[Bier] Benjamin Kaduk's Discuss on draft-ietf-bier-te-arch-10: (with DISCUSS and COMMENT)

Benjamin Kaduk via Datatracker <noreply@ietf.org> Thu, 26 August 2021 06:59 UTC

Return-Path: <noreply@ietf.org>
X-Original-To: bier@ietf.org
Delivered-To: bier@ietfa.amsl.com
Received: from ietfa.amsl.com (localhost [IPv6:::1]) by ietfa.amsl.com (Postfix) with ESMTP id BFD8E3A109C; Wed, 25 Aug 2021 23:59:59 -0700 (PDT)
MIME-Version: 1.0
Content-Type: text/plain; charset="utf-8"
Content-Transfer-Encoding: 8bit
From: Benjamin Kaduk via Datatracker <noreply@ietf.org>
To: The IESG <iesg@ietf.org>
Cc: draft-ietf-bier-te-arch@ietf.org, bier-chairs@ietf.org, bier@ietf.org, Xuesong Geng <gengxuesong@huawei.com>, aretana.ietf@gmail.com, gengxuesong@huawei.com
X-Test-IDTracker: no
X-IETF-IDTracker: 7.36.0
Auto-Submitted: auto-generated
Precedence: bulk
Reply-To: Benjamin Kaduk <kaduk@mit.edu>
Message-ID: <162996119973.19003.11174569450531796563@ietfa.amsl.com>
Date: Wed, 25 Aug 2021 23:59:59 -0700
Archived-At: <https://mailarchive.ietf.org/arch/msg/bier/37Vwp4gJlI_jGtzB2DUjNCQRqcU>
Subject: [Bier] Benjamin Kaduk's Discuss on draft-ietf-bier-te-arch-10: (with DISCUSS and COMMENT)
X-BeenThere: bier@ietf.org
X-Mailman-Version: 2.1.29
List-Id: "\"Bit Indexed Explicit Replication discussion list\"" <bier.ietf.org>
List-Unsubscribe: <https://www.ietf.org/mailman/options/bier>, <mailto:bier-request@ietf.org?subject=unsubscribe>
List-Archive: <https://mailarchive.ietf.org/arch/browse/bier/>
List-Post: <mailto:bier@ietf.org>
List-Help: <mailto:bier-request@ietf.org?subject=help>
List-Subscribe: <https://www.ietf.org/mailman/listinfo/bier>, <mailto:bier-request@ietf.org?subject=subscribe>
X-List-Received-Date: Thu, 26 Aug 2021 07:00:00 -0000

Benjamin Kaduk has entered the following ballot position for
draft-ietf-bier-te-arch-10: Discuss

When responding, please keep the subject line intact and reply to all
email addresses included in the To and CC lines. (Feel free to cut this
introductory paragraph, however.)


Please refer to https://www.ietf.org/iesg/statement/discuss-criteria.html
for more information about DISCUSS and COMMENT positions.
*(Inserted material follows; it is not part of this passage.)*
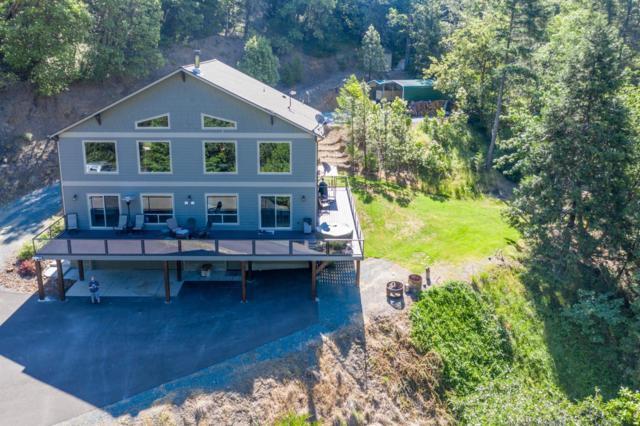 5675 Sardine Creek L Fork Road, Gold Hill, OR 97525 (#3002731) :: FORD REAL ESTATE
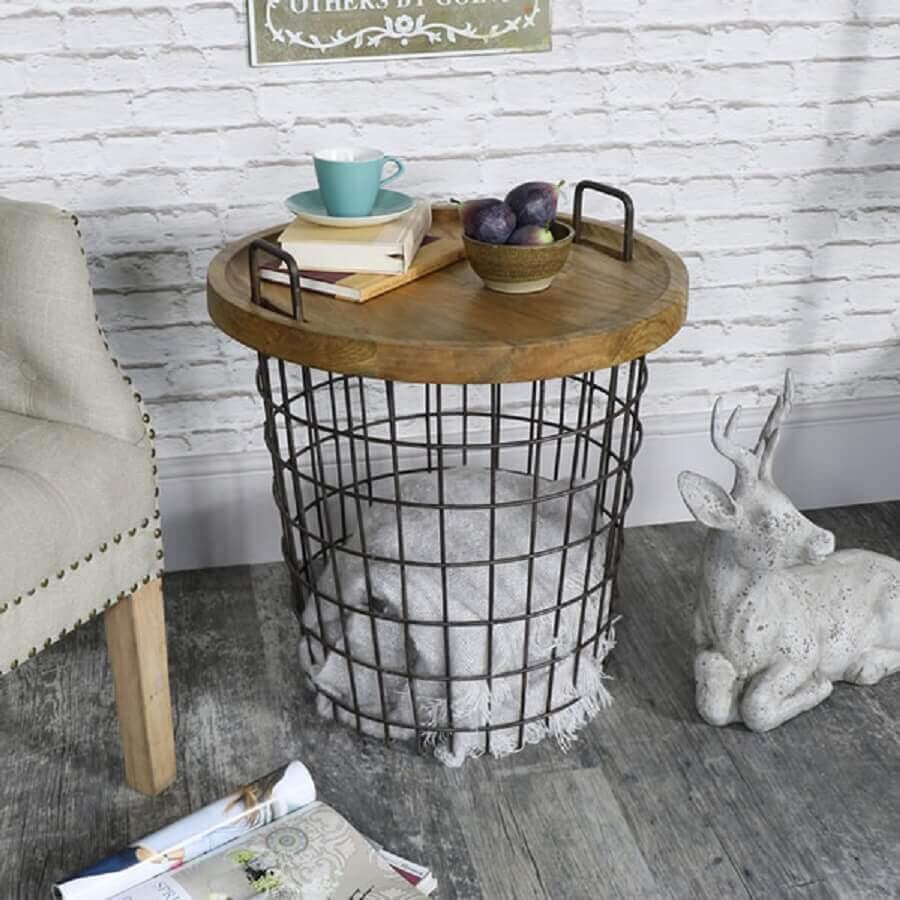 cesto de roupa com tampo de madeira para mesa lateral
The document, along with other ballot positions, can be found here:
https://datatracker.ietf.org/doc/draft-ietf-bier-te-arch/



----------------------------------------------------------------------
DISCUSS:
----------------------------------------------------------------------

I think there's an issue with the pseudocode in Figure 6.  While I
understand that it's pseudocode, any reasonable interpretation I can
come up with for the "~" and "&=" operators seems to result in
performing an operation logically equivalent to:

X = AdjacentBits[SI]
Packet->BitString = Packet->BitString & ~X & X

that can be optimized to

Packet->BitString = 0

and I do not think that the only bits that are supposed to be set in the
outgoing packet/packet copy are the ones for which DNC is set -- bits
that we did not find in our BIFT should remain set in outgoing packets.
(Slightly more detail in the COMMENT.)


----------------------------------------------------------------------
COMMENT:
----------------------------------------------------------------------

I think it would be helpful to have a clear statement early on that the
DNC bit is applicable only to "forward_connected()" adjacencies and not
to "forward_routed()", that is, earlier than the guidance in §5.2.1.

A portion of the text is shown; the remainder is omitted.